▶ **Prompt**
Everything from the first line of the material below through the line containing "Researchers compared the" must be retyped exactly, and nothing past it.
* * *
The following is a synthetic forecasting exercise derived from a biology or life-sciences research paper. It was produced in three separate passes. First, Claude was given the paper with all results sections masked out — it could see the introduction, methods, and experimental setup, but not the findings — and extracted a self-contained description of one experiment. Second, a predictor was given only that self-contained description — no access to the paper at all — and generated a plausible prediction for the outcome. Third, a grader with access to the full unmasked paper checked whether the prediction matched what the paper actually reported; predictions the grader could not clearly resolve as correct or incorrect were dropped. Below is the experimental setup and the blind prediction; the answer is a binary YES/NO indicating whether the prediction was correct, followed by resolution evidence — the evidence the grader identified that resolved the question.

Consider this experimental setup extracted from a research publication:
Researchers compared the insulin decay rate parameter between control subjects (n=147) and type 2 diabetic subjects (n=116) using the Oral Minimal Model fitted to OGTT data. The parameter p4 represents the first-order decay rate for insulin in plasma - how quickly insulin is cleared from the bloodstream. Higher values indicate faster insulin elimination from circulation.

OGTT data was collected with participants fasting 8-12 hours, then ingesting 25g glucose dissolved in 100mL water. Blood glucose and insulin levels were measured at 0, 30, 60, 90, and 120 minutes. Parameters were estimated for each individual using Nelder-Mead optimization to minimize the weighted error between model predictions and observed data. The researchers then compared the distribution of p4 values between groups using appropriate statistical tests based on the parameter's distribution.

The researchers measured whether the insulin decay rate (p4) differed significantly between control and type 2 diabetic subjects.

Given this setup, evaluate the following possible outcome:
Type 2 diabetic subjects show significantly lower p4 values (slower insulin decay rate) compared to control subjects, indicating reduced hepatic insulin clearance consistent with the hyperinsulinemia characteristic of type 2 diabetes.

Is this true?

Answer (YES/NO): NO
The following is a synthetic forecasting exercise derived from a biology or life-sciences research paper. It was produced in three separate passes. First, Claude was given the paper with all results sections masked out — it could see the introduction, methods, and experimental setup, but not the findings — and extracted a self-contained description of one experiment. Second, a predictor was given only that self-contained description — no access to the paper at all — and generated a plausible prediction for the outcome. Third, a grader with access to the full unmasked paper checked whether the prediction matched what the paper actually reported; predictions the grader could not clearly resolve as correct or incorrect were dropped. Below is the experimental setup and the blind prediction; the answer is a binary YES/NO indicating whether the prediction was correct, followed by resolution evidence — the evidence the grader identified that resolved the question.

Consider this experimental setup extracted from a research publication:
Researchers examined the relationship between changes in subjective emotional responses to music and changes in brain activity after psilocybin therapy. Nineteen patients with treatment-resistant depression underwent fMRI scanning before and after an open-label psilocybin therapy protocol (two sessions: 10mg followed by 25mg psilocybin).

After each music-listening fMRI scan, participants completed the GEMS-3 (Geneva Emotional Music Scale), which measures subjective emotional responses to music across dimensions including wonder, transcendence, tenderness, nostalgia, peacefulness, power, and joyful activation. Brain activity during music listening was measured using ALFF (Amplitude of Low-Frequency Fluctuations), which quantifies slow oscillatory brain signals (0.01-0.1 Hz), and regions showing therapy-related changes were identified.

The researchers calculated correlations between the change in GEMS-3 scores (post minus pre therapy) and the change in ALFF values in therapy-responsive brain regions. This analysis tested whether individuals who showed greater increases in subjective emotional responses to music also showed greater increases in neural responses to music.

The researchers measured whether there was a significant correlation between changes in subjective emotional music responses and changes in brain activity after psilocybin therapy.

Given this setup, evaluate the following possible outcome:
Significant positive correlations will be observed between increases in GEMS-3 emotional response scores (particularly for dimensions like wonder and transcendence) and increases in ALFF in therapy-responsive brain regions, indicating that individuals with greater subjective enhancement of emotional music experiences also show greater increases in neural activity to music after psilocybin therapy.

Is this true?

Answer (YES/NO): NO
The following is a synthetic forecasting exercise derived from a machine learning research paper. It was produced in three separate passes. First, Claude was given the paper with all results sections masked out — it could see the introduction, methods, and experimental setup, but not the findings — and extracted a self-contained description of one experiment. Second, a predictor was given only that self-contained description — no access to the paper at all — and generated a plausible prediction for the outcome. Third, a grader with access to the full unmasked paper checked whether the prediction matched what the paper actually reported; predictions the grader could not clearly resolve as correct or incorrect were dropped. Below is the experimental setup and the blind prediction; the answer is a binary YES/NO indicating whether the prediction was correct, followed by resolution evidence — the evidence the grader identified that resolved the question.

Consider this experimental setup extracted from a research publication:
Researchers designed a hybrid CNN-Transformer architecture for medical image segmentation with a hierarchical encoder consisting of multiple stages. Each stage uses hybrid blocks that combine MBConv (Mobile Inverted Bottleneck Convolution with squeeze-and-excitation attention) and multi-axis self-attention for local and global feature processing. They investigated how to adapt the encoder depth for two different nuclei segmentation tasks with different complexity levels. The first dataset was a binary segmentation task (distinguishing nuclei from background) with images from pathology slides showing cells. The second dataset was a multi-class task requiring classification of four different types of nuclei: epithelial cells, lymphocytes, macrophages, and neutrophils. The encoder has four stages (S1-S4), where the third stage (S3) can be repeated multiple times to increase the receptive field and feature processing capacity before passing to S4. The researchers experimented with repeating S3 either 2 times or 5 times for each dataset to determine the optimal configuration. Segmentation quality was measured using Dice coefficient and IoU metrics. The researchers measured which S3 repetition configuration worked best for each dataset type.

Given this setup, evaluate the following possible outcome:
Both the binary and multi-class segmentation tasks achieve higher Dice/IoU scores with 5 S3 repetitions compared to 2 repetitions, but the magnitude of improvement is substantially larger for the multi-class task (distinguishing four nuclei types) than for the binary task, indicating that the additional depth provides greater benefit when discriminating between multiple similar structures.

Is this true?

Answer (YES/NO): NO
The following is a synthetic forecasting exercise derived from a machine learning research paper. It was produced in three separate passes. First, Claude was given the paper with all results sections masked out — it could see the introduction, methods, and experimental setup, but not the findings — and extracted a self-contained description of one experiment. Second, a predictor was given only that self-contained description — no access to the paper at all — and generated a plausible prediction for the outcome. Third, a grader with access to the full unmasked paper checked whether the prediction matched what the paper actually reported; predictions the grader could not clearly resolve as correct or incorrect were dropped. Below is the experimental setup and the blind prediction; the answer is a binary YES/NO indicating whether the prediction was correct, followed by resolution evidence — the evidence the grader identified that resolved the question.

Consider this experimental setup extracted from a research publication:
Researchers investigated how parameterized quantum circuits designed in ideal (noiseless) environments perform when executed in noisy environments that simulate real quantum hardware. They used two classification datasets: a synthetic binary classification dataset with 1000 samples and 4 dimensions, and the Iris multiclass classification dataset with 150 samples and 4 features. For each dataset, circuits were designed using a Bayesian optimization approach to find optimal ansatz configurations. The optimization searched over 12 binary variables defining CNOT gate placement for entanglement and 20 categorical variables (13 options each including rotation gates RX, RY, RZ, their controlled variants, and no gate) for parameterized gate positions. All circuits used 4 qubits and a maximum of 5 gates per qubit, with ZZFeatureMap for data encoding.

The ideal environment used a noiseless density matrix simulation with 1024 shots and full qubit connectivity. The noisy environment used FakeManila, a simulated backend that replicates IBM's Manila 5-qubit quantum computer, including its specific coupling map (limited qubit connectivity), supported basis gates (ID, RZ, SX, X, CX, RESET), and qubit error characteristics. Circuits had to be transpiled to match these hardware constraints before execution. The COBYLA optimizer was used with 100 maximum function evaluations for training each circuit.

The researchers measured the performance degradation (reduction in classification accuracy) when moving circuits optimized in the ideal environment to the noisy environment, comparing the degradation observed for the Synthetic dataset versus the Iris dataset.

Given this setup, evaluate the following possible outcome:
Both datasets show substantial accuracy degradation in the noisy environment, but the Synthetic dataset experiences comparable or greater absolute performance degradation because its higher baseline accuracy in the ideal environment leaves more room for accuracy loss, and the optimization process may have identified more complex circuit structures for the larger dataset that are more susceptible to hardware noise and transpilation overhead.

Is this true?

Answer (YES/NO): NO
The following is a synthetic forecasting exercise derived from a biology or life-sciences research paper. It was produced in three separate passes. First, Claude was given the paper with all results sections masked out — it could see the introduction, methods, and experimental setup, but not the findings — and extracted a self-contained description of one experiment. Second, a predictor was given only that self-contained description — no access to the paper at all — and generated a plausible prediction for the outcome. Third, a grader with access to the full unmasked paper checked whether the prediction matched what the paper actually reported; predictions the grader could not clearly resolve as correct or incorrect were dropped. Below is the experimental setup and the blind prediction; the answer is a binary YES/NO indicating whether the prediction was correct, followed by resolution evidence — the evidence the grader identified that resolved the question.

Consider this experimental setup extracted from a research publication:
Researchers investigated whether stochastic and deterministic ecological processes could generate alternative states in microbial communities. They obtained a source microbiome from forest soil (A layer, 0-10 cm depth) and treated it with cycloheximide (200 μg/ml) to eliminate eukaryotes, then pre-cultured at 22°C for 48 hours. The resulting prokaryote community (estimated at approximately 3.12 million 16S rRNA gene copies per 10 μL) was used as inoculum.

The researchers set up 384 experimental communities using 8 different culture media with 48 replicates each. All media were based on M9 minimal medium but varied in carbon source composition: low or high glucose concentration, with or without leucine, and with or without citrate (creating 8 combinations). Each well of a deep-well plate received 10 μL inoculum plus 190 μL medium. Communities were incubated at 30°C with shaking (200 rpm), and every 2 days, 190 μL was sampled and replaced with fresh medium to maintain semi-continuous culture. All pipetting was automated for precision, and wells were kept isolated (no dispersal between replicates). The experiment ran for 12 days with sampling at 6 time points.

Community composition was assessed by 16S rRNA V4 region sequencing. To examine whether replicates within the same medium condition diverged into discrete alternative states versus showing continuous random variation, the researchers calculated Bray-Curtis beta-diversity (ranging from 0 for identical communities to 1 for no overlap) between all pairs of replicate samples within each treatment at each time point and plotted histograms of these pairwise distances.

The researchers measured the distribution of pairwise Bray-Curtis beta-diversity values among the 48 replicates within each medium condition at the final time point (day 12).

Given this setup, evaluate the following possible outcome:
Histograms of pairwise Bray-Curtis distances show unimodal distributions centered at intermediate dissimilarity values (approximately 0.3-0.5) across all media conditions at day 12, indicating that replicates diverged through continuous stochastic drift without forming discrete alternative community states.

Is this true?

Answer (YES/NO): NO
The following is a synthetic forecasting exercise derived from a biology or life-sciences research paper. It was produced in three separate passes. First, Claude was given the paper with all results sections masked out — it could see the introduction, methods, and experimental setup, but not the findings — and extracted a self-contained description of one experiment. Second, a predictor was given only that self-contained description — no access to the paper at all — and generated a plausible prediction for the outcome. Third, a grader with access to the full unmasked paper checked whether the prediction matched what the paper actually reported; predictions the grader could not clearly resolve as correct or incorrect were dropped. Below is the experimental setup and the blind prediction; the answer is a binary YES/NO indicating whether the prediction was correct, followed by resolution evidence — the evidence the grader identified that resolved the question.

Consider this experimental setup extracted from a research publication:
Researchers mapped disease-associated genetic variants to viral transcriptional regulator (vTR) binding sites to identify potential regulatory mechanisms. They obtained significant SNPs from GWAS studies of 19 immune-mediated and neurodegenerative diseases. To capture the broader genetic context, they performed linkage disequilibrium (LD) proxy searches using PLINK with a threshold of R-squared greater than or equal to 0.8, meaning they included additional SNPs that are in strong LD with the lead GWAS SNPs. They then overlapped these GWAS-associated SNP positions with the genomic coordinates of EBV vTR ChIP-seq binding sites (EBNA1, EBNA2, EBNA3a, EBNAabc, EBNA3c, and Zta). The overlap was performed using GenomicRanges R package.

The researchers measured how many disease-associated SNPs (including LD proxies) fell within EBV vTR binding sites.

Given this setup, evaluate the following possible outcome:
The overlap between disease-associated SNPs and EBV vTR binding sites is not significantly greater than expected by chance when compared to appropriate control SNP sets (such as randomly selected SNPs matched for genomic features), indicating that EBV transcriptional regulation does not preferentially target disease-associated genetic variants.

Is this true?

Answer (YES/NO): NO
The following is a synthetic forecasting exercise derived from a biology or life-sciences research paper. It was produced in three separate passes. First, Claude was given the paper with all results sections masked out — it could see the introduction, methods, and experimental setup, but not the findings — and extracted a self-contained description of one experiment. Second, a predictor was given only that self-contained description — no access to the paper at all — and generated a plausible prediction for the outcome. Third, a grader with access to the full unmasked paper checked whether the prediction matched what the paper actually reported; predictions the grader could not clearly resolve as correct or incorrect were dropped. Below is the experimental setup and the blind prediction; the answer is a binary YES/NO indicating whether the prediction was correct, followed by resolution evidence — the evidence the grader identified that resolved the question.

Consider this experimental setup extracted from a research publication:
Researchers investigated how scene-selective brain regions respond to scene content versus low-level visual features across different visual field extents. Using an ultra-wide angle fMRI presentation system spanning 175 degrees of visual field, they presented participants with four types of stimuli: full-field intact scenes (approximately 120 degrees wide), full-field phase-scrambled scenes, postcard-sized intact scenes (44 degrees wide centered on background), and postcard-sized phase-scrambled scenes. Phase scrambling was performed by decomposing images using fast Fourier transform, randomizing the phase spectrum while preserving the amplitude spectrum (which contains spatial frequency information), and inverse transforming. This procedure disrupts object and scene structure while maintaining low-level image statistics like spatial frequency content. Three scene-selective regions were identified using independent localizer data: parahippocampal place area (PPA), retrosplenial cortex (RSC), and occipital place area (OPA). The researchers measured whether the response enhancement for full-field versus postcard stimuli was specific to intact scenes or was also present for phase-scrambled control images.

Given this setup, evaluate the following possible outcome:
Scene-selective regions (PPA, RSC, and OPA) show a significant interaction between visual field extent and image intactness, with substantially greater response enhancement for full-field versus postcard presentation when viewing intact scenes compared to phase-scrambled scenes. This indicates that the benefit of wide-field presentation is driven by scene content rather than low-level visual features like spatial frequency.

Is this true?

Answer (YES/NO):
* * *
▶ **Output for this exercise**
The following is a synthetic forecasting exercise derived from a biology or life-sciences research paper. It was produced in three separate passes. First, Claude was given the paper with all results sections masked out — it could see the introduction, methods, and experimental setup, but not the findings — and extracted a self-contained description of one experiment. Second, a predictor was given only that self-contained description — no access to the paper at all — and generated a plausible prediction for the outcome. Third, a grader with access to the full unmasked paper checked whether the prediction matched what the paper actually reported; predictions the grader could not clearly resolve as correct or incorrect were dropped. Below is the experimental setup and the blind prediction; the answer is a binary YES/NO indicating whether the prediction was correct, followed by resolution evidence — the evidence the grader identified that resolved the question.

Consider this experimental setup extracted from a research publication:
Researchers compared the insulin decay rate parameter between control subjects (n=147) and type 2 diabetic subjects (n=116) using the Oral Minimal Model fitted to OGTT data. The parameter p4 represents the first-order decay rate for insulin in plasma - how quickly insulin is cleared from the bloodstream. Higher values indicate faster insulin elimination from circulation.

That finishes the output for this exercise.